Stated exercise —
Quote the part of the churn-prediction text below that starts with "My goal is to" and goes on through "the dependant variable).".

[Start Extracted text]

My goal is to predict churn for a monthly subscription model business. The data set has a small number of dimensions:

  • subscription id
  • start date (can infer "months as a subscriber")
  • price plan (4 variants)
  • marketing channel (how they found us e.g. Google, email, Facebook)
  • cancel date (the dependant variable. Not blank if never churned, if has a value then the date the subscription churned)

There are 10k records.

Thinking back to class the concept of Naive Bayes model sounded pretty intuitive and I wanted to go that route. But then I read that NB is better where there are many variables. I only have 5, one of which will be the dependant variable).

Then I remembered decision tree. But this article says that decision tree are "not well suited for handling a continuous input variable such as time (whereas survival models are likely a better fit)". My variable "start date" might nullify this then, since the theory is that an months as a paying customer may impact churn (In fact we know this from regular attrition/cohort analysis).

The goal is to predict whether or not an account will churn (yes/no) (not the actual date of churn, so I might edit my data set for variable "cancel date" to be "churned" yes or no).

[End Extracted text]
[Start Record list]

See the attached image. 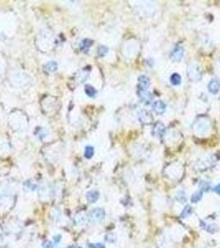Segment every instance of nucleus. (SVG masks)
<instances>
[{"mask_svg": "<svg viewBox=\"0 0 220 248\" xmlns=\"http://www.w3.org/2000/svg\"><path fill=\"white\" fill-rule=\"evenodd\" d=\"M105 218V212L102 209H94L88 215V220L89 223L95 224L102 222Z\"/></svg>", "mask_w": 220, "mask_h": 248, "instance_id": "obj_1", "label": "nucleus"}, {"mask_svg": "<svg viewBox=\"0 0 220 248\" xmlns=\"http://www.w3.org/2000/svg\"><path fill=\"white\" fill-rule=\"evenodd\" d=\"M151 82L150 79L146 75H141L138 78V91H147Z\"/></svg>", "mask_w": 220, "mask_h": 248, "instance_id": "obj_2", "label": "nucleus"}, {"mask_svg": "<svg viewBox=\"0 0 220 248\" xmlns=\"http://www.w3.org/2000/svg\"><path fill=\"white\" fill-rule=\"evenodd\" d=\"M184 56V50L181 46H177L175 47L170 53V57L171 59L174 60V61H181L182 57Z\"/></svg>", "mask_w": 220, "mask_h": 248, "instance_id": "obj_3", "label": "nucleus"}, {"mask_svg": "<svg viewBox=\"0 0 220 248\" xmlns=\"http://www.w3.org/2000/svg\"><path fill=\"white\" fill-rule=\"evenodd\" d=\"M138 119L139 121L143 124H149L152 121V117L151 116V114L146 111V110H142L140 111L138 114Z\"/></svg>", "mask_w": 220, "mask_h": 248, "instance_id": "obj_4", "label": "nucleus"}, {"mask_svg": "<svg viewBox=\"0 0 220 248\" xmlns=\"http://www.w3.org/2000/svg\"><path fill=\"white\" fill-rule=\"evenodd\" d=\"M153 110L156 112V114H163L164 112L166 111V103H164L163 101H161V100H157V101H155L154 103L152 105Z\"/></svg>", "mask_w": 220, "mask_h": 248, "instance_id": "obj_5", "label": "nucleus"}, {"mask_svg": "<svg viewBox=\"0 0 220 248\" xmlns=\"http://www.w3.org/2000/svg\"><path fill=\"white\" fill-rule=\"evenodd\" d=\"M208 89L210 93L213 94H216L219 91L220 83L218 79H212L208 85Z\"/></svg>", "mask_w": 220, "mask_h": 248, "instance_id": "obj_6", "label": "nucleus"}, {"mask_svg": "<svg viewBox=\"0 0 220 248\" xmlns=\"http://www.w3.org/2000/svg\"><path fill=\"white\" fill-rule=\"evenodd\" d=\"M100 198V193L97 190H90L86 194V199L89 203H95Z\"/></svg>", "mask_w": 220, "mask_h": 248, "instance_id": "obj_7", "label": "nucleus"}, {"mask_svg": "<svg viewBox=\"0 0 220 248\" xmlns=\"http://www.w3.org/2000/svg\"><path fill=\"white\" fill-rule=\"evenodd\" d=\"M138 94L141 99L147 104H149L150 102L152 100V95L148 91H138Z\"/></svg>", "mask_w": 220, "mask_h": 248, "instance_id": "obj_8", "label": "nucleus"}, {"mask_svg": "<svg viewBox=\"0 0 220 248\" xmlns=\"http://www.w3.org/2000/svg\"><path fill=\"white\" fill-rule=\"evenodd\" d=\"M164 131H165V128L161 123L156 124V126L153 128V133L157 137H161V135L163 134Z\"/></svg>", "mask_w": 220, "mask_h": 248, "instance_id": "obj_9", "label": "nucleus"}, {"mask_svg": "<svg viewBox=\"0 0 220 248\" xmlns=\"http://www.w3.org/2000/svg\"><path fill=\"white\" fill-rule=\"evenodd\" d=\"M57 63L55 62V61H51V62H48L47 64H46L45 65V71L49 72V73H52V72H55V71L57 70Z\"/></svg>", "mask_w": 220, "mask_h": 248, "instance_id": "obj_10", "label": "nucleus"}, {"mask_svg": "<svg viewBox=\"0 0 220 248\" xmlns=\"http://www.w3.org/2000/svg\"><path fill=\"white\" fill-rule=\"evenodd\" d=\"M85 92L87 95L92 98V97H94L96 95V90L95 89L89 85H86L85 87Z\"/></svg>", "mask_w": 220, "mask_h": 248, "instance_id": "obj_11", "label": "nucleus"}, {"mask_svg": "<svg viewBox=\"0 0 220 248\" xmlns=\"http://www.w3.org/2000/svg\"><path fill=\"white\" fill-rule=\"evenodd\" d=\"M170 82L173 85H179L181 83V75L177 73H174L170 76Z\"/></svg>", "mask_w": 220, "mask_h": 248, "instance_id": "obj_12", "label": "nucleus"}, {"mask_svg": "<svg viewBox=\"0 0 220 248\" xmlns=\"http://www.w3.org/2000/svg\"><path fill=\"white\" fill-rule=\"evenodd\" d=\"M94 154V149L91 146H87L85 149V156L87 159L92 158Z\"/></svg>", "mask_w": 220, "mask_h": 248, "instance_id": "obj_13", "label": "nucleus"}, {"mask_svg": "<svg viewBox=\"0 0 220 248\" xmlns=\"http://www.w3.org/2000/svg\"><path fill=\"white\" fill-rule=\"evenodd\" d=\"M203 197V191L202 190H199V191H196L195 193L193 194L191 197V201L192 203H198L199 201L201 200V198Z\"/></svg>", "mask_w": 220, "mask_h": 248, "instance_id": "obj_14", "label": "nucleus"}, {"mask_svg": "<svg viewBox=\"0 0 220 248\" xmlns=\"http://www.w3.org/2000/svg\"><path fill=\"white\" fill-rule=\"evenodd\" d=\"M93 42L89 39H85L81 43H80V49L82 50H87L89 49V47L92 46Z\"/></svg>", "mask_w": 220, "mask_h": 248, "instance_id": "obj_15", "label": "nucleus"}, {"mask_svg": "<svg viewBox=\"0 0 220 248\" xmlns=\"http://www.w3.org/2000/svg\"><path fill=\"white\" fill-rule=\"evenodd\" d=\"M85 220H86L85 217L84 215H82L81 213H79L75 217V222L78 225H81L83 223H85Z\"/></svg>", "mask_w": 220, "mask_h": 248, "instance_id": "obj_16", "label": "nucleus"}, {"mask_svg": "<svg viewBox=\"0 0 220 248\" xmlns=\"http://www.w3.org/2000/svg\"><path fill=\"white\" fill-rule=\"evenodd\" d=\"M191 211L192 210L190 206H186L185 209H184V210L182 211V213H181V217L182 218H187V217L190 215Z\"/></svg>", "mask_w": 220, "mask_h": 248, "instance_id": "obj_17", "label": "nucleus"}, {"mask_svg": "<svg viewBox=\"0 0 220 248\" xmlns=\"http://www.w3.org/2000/svg\"><path fill=\"white\" fill-rule=\"evenodd\" d=\"M89 248H105V246L103 243H89Z\"/></svg>", "mask_w": 220, "mask_h": 248, "instance_id": "obj_18", "label": "nucleus"}, {"mask_svg": "<svg viewBox=\"0 0 220 248\" xmlns=\"http://www.w3.org/2000/svg\"><path fill=\"white\" fill-rule=\"evenodd\" d=\"M43 248H53L54 244L52 241H45L42 244Z\"/></svg>", "mask_w": 220, "mask_h": 248, "instance_id": "obj_19", "label": "nucleus"}, {"mask_svg": "<svg viewBox=\"0 0 220 248\" xmlns=\"http://www.w3.org/2000/svg\"><path fill=\"white\" fill-rule=\"evenodd\" d=\"M201 188H202V190H204V191H208L210 188V184L209 183H207V182H202Z\"/></svg>", "mask_w": 220, "mask_h": 248, "instance_id": "obj_20", "label": "nucleus"}, {"mask_svg": "<svg viewBox=\"0 0 220 248\" xmlns=\"http://www.w3.org/2000/svg\"><path fill=\"white\" fill-rule=\"evenodd\" d=\"M107 51H108V48L103 46H100V48H99V50H98V52H99L101 56H103L104 54L106 53Z\"/></svg>", "mask_w": 220, "mask_h": 248, "instance_id": "obj_21", "label": "nucleus"}, {"mask_svg": "<svg viewBox=\"0 0 220 248\" xmlns=\"http://www.w3.org/2000/svg\"><path fill=\"white\" fill-rule=\"evenodd\" d=\"M36 187V184H33V185H32V183L27 182V185H26V188L27 189H30V190H34V189H35Z\"/></svg>", "mask_w": 220, "mask_h": 248, "instance_id": "obj_22", "label": "nucleus"}, {"mask_svg": "<svg viewBox=\"0 0 220 248\" xmlns=\"http://www.w3.org/2000/svg\"><path fill=\"white\" fill-rule=\"evenodd\" d=\"M213 191L215 192V193H217L218 195H220V184H218L217 186L214 187V189H213Z\"/></svg>", "mask_w": 220, "mask_h": 248, "instance_id": "obj_23", "label": "nucleus"}, {"mask_svg": "<svg viewBox=\"0 0 220 248\" xmlns=\"http://www.w3.org/2000/svg\"><path fill=\"white\" fill-rule=\"evenodd\" d=\"M60 238H61V237H60V235H56V236H54L53 239L56 243H58V242H60Z\"/></svg>", "mask_w": 220, "mask_h": 248, "instance_id": "obj_24", "label": "nucleus"}, {"mask_svg": "<svg viewBox=\"0 0 220 248\" xmlns=\"http://www.w3.org/2000/svg\"><path fill=\"white\" fill-rule=\"evenodd\" d=\"M70 248H82L81 247H78V246H74V247H71Z\"/></svg>", "mask_w": 220, "mask_h": 248, "instance_id": "obj_25", "label": "nucleus"}]
</instances>
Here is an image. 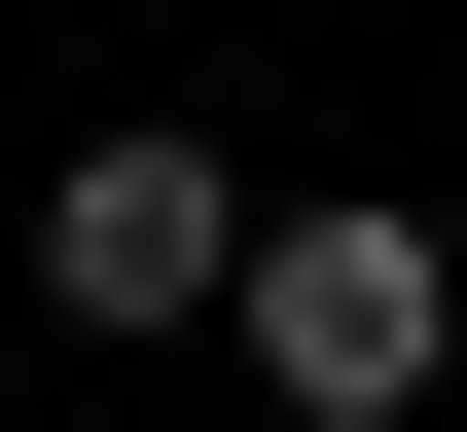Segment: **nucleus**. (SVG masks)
<instances>
[{"label":"nucleus","instance_id":"obj_1","mask_svg":"<svg viewBox=\"0 0 467 432\" xmlns=\"http://www.w3.org/2000/svg\"><path fill=\"white\" fill-rule=\"evenodd\" d=\"M216 324H252V396H288V432H431V361H467L431 216H359V181H324V216H252V289H216Z\"/></svg>","mask_w":467,"mask_h":432},{"label":"nucleus","instance_id":"obj_2","mask_svg":"<svg viewBox=\"0 0 467 432\" xmlns=\"http://www.w3.org/2000/svg\"><path fill=\"white\" fill-rule=\"evenodd\" d=\"M36 289H72V324H216V289H252V181H216L180 109L72 144V181H36Z\"/></svg>","mask_w":467,"mask_h":432}]
</instances>
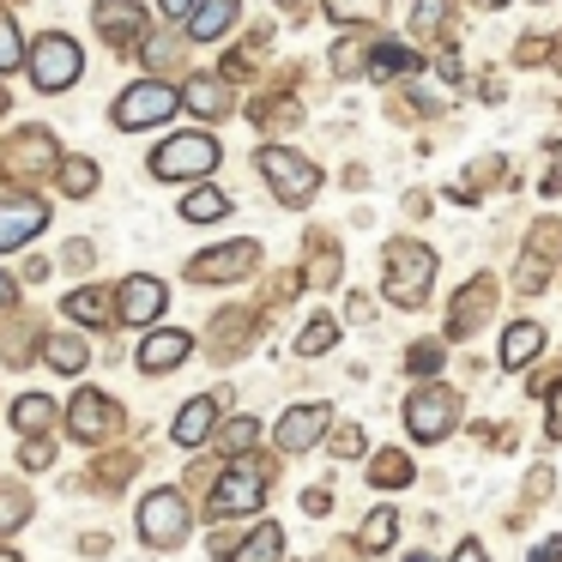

[End Record list]

Solution to this problem —
My goal is to predict churn for a monthly subscription model business. The data set has a small number of dimensions:

  • subscription id
  • start date (can infer "months as a subscriber")
  • price plan (4 variants)
  • marketing channel (how they found us e.g. Google, email, Facebook)
  • cancel date (the dependant variable. Not blank if never churned, if has a value then the date the subscription churned)

There are 10k records.

Thinking back to class the concept of Naive Bayes model sounded pretty intuitive and I wanted to go that route. But then I read that NB is better where there are many variables. I only have 5, one of which will be the dependant variable).